Si la science nous permettait de vivre mille ou dix mille ans, est-ce qu’on ne trouverait pas ce temps, vers la fin, trop court ? Je ne crois pas que ce soit par l’augmentation de la quantité des années à vivre qu’on règlera le problème. Et même si on parvient à repousser indéfiniment les limites de la mort, ce ne sera toujours pas l’éternité. J’ai écrit que l’Infini n’est pas l’illimité. L’éternité, on peut la vivre l’espace d’un instant. Quand une fille nous dit « je t’aime » pour la première fois, on est tout entier existant dans ce moment-là, en apesanteur dans un présent qui a suspendu sa course folle. On se dit que le monde peut s’écrouler immédiatement sans qu’on en soit affecté, car on a trouvé un petit nuage sur lequel on flotte et qui sera de toute façon préservé.

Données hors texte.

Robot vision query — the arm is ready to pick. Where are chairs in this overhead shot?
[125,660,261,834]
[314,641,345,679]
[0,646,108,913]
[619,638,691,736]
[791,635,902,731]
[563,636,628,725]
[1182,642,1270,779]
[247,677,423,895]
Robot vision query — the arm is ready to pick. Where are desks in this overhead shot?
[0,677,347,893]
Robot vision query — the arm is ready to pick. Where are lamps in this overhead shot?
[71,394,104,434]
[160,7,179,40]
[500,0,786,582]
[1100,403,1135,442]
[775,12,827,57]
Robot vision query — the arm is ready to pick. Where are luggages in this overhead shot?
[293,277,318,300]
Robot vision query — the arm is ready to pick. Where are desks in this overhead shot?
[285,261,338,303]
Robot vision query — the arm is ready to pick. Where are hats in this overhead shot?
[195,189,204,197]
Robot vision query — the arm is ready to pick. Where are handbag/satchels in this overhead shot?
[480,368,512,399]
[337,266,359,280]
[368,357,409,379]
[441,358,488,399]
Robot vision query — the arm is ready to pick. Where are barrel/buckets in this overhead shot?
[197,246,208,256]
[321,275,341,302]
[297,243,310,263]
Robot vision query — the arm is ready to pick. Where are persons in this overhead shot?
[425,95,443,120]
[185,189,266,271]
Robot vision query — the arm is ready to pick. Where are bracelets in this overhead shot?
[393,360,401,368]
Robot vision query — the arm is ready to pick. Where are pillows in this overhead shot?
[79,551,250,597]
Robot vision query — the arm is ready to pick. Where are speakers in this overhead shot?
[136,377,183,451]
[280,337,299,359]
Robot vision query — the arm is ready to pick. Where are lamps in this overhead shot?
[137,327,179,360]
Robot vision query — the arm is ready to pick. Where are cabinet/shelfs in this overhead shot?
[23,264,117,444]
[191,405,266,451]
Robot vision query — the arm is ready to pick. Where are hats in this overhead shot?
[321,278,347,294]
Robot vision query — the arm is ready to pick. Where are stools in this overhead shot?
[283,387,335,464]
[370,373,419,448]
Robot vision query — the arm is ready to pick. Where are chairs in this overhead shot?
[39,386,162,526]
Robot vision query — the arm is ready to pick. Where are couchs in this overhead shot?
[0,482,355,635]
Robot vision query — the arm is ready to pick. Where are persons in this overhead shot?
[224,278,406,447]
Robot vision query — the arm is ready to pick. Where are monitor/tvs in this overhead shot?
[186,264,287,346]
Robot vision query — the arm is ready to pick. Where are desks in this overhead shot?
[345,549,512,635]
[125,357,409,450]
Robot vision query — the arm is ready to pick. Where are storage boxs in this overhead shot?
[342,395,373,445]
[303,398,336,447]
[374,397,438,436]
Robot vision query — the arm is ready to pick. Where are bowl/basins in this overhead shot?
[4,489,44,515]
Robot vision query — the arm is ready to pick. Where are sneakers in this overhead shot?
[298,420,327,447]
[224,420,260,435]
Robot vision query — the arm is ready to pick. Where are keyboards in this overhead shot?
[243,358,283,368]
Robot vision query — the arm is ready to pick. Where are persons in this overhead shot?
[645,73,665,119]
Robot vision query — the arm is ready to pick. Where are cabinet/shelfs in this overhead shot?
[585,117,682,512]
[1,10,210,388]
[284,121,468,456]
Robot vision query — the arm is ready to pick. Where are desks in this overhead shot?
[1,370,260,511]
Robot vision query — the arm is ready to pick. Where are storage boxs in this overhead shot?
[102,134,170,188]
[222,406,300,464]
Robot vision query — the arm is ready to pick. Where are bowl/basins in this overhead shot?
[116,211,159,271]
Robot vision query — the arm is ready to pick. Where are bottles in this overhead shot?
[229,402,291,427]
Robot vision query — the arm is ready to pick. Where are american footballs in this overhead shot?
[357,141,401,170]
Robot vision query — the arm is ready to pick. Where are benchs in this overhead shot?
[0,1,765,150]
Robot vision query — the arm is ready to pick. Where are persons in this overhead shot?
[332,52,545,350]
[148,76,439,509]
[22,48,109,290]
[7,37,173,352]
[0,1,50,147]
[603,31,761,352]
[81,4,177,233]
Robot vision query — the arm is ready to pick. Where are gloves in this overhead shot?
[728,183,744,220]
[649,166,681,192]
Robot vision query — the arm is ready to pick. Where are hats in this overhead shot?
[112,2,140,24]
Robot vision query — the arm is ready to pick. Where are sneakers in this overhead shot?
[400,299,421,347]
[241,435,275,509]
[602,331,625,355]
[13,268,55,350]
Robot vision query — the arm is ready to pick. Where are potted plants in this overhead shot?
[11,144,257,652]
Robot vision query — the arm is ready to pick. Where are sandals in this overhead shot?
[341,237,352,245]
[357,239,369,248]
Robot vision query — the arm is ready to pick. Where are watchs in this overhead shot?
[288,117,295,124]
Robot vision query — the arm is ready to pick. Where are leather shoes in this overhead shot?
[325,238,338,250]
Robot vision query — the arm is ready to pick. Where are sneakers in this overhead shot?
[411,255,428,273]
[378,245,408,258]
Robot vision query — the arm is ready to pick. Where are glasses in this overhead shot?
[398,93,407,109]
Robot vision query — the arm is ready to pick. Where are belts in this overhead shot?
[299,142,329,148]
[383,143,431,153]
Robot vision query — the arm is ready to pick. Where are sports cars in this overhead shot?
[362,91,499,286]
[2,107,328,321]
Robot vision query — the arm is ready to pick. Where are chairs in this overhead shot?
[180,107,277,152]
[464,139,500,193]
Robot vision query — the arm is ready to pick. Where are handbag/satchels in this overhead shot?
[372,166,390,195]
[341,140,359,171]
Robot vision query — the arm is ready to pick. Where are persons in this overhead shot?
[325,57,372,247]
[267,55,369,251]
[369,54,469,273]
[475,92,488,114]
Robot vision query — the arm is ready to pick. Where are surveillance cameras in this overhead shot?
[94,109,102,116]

Nous pouvons à tout instant créer de telles percées vers l’infini, qui sont autant de refuges dans lesquels nous savons que nous resterons pour toujours, puisque nous étions totalement là et que nous n’en sommes pas partis.
Et puis, si on en revient à des consdérations plus pratiques, une science qui nous permettrait de ne plus mourir ne nous condamnerait-elle pas à vivre toujours vieux ? Et même si elle trouve le secret de la jeunesse perpétuelle, cela ne va-t-il pas poser un problème de surpopulation ? Ou bien il faudra interdire la reproduction, et alors plus de rires enfantins ni de jeux. Sans compter que, si la science était un jour capable de régénérer indéfiniment mon métabolisme, je doute qu’elle soit assez performante pour empêcher qu’une tuile un jour se détache d’un toit pour aller fracasser mon crâne pendant que je me promène tranquillement dans la rue. La mort accidentelle resterait toujours une possibilité. Et qu’en serait-il du travail ? Serai-je obligé de travailler sans espoir de repos ? Et travailler pour quoi faire, d’ailleurs ? J’aurais une quantité indéfinie de temps devant moi, pourquoi me fatiguer maintenant à accomplir un projet que je pourrais bien faire dans dix, cent ou mille ans ?
Je crois que les motivations humaines, ainsi que son enthousiasme, sont intimement liées à sa finitude, et que sans elle l’humanité se trouverait plongée dans une léthargie dont elle ne pourrait pas sortir. Je n’ai pas vu Le Septième sceau, mais j’ai vu Zardoz et son tableau cauchemardesque de l’immortalité. Je préfère mille fois ma vie mortelle.